- The paper introduces EPO, a novel RL framework that integrates entropy regularization, smoothing, and adaptive weighting to mitigate cascade failure.
 
        - The methodology computes entropy across trajectory turns, ensuring controlled exploration and stable policy convergence in sparse reward environments.
 
        - Experimental results show up to 152% improvement on benchmarks like ScienceWorld, demonstrating enhanced training stability and generalization.
 
    
   
 
      EPO: Entropy-regularized Policy Optimization for LLM Agents Reinforcement Learning
Introduction
This paper introduces Entropy-regularized Policy Optimization (EPO), a framework designed to address the unique challenges faced by training LLM agents in multi-turn environments with sparse rewards. Traditional reinforcement learning (RL) methods such as Proximal Policy Optimization (PPO) suffer from the exploration-exploitation cascade failure in these settings, where early uncontrolled entropy growth leads to unstable policy foundations and late-stage uncertainty propagation hinders coherent strategy formation.
Figure 1 illustrates this cascade failure, highlighting the excessive early exploration and subsequent uncertainty propagation, and contrasting it with the stable entropy levels maintained by EPO.

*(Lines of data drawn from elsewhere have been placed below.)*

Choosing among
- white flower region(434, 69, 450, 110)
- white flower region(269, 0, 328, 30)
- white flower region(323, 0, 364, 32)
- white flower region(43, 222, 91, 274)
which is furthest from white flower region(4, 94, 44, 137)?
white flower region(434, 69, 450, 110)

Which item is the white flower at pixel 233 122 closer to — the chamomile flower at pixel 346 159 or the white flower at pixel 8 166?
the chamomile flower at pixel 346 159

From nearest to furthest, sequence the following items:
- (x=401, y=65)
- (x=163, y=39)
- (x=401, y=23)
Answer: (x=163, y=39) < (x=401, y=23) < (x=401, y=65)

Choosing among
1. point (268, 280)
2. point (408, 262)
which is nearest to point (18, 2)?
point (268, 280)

Figure 1: Exploration-exploitation cascade failure in multi-turn agent training.
Methodology
The proposed EPO framework comprises three synergistic components:
- Entropy Regularization: EPO computes entropy across all trajectory turns, adopting a temporal structure that captures early decision impacts on subsequent turns. The entropy regularization term in the policy loss enhances exploration while mitigating premature convergence.
 
- Entropy Smoothing Regularizer: This mechanism maintains policy entropy within dynamically adjusted historical bounds to prevent severe oscillations between overconfidence and over-exploration. The regularizer applies penalties for deviations outside acceptable entropy ranges, enforcing stable training dynamics.
 
- Adaptive Phase-based Weighting: EPO employs a dynamic weighting scheme that balances exploration and exploitation across training phases through a schedule for the smoothing coefficient. This adaptive approach ensures conservative early exploration, transitions through balanced exploration-exploitation, and strengthens stabilization as training progresses.
 
Algorithm 1 details the implementation steps for EPO, including entropy computations and dynamic coefficient updates.
Experiments
The experimental evaluation demonstrates EPO's significant improvements over traditional RL approaches on benchmarks such as ScienceWorld and ALFWorld.

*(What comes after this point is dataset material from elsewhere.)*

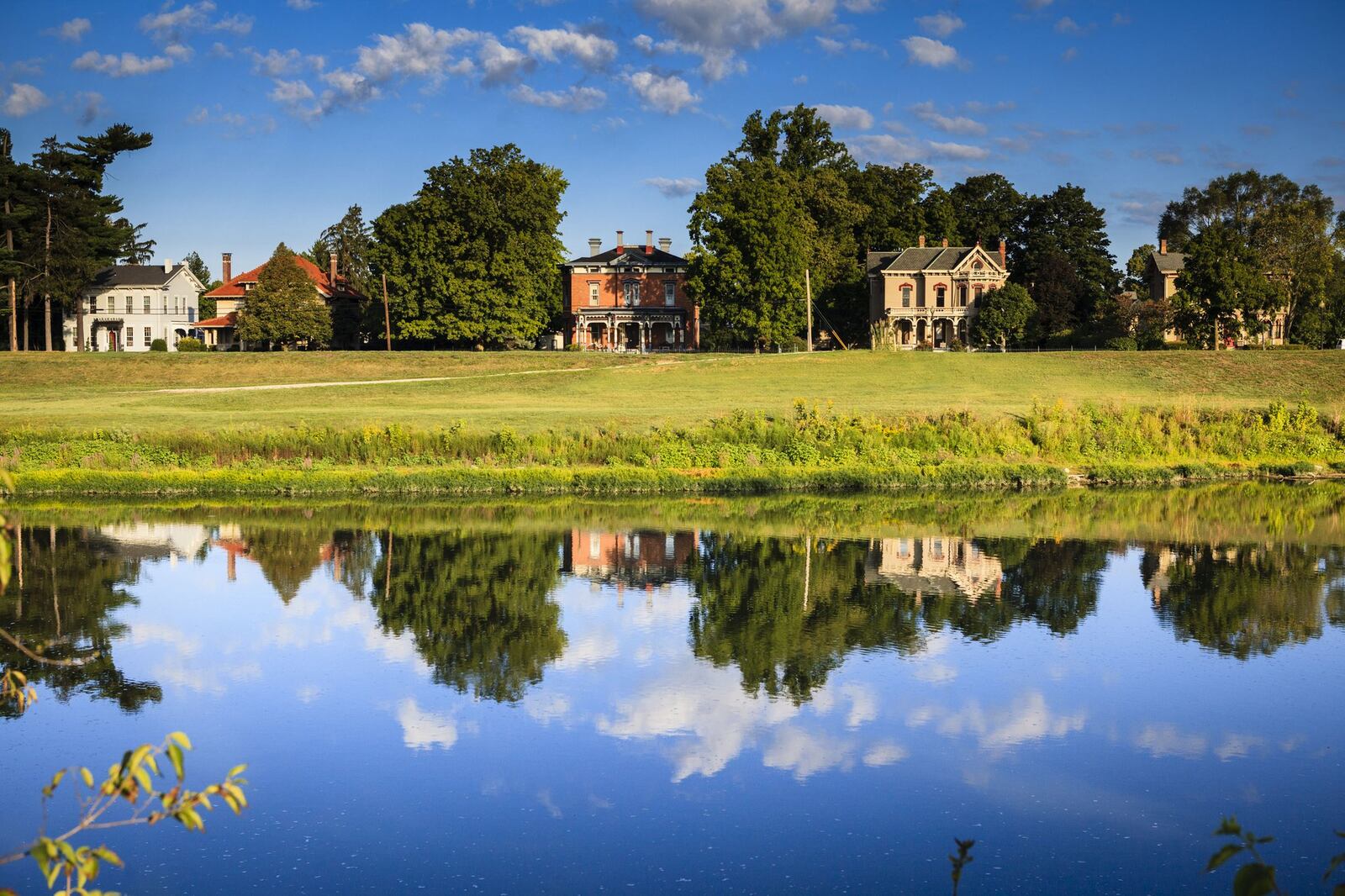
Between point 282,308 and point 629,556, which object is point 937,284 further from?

Table 1 shows that PPO combined with EPO achieves up to 152% improvement in the average success rate on ScienceWorld IID tasks, highlighting the method's effectiveness in optimization and generalization robustness.
Figure 2 presents the training dynamics and performance across evaluation scenarios, illustrating EPO's enhanced training stability and substantial performance gains against baseline methods.





Figure 2: Training dynamics and generalization performance analysis.
Ablation Studies
A series of ablation studies validate the necessity of each component within the EPO framework:
- Entropy Smoothing Regularizer: Experiments reveal its critical role in stable convergence, particularly in sparse reward settings where uncontrolled entropy results in cascade failure.
 
- Adaptive Weighting Scheme: Adaptive coefficient βk​ accelerates early training progress by dynamically modulating regularization intensity.
 
Figure 3 illustrates the impact of these components on training progression and success rates in sparse environments.





Figure 3: Ablation studies on entropy regularization components.
Model Studies
Additional experiments comparing EPO variants provide deeper insights into effective entropy management strategies in multi-turn tasks:
- Decaying Entropy Coefficient: A decaying schedule consistently underperforms due to prematurely suppressed early-turn exploration.
 
- Entropy-based Advantage: EPO outperforms methods that incorporate entropy indirectly, achieving near-perfect success rates due to direct integration into the policy loss.
 
Figure 4 offers a visual comparison of these strategies.


Figure 4: Model studies on ScienceWorld.
Conclusion
EPO establishes a new paradigm for training LLM agents in multi-turn environments by effectively addressing the exploration-exploitation cascade failure. The framework not only transforms previously untrainable scenarios into smoothly converged optimization problems but also suggests that multi-turn settings demand fundamentally different entropy control than traditional RL approaches. Future work includes integrating memory systems for enhanced trajectory learning and extending EPO to vision-LLMs in visual environments.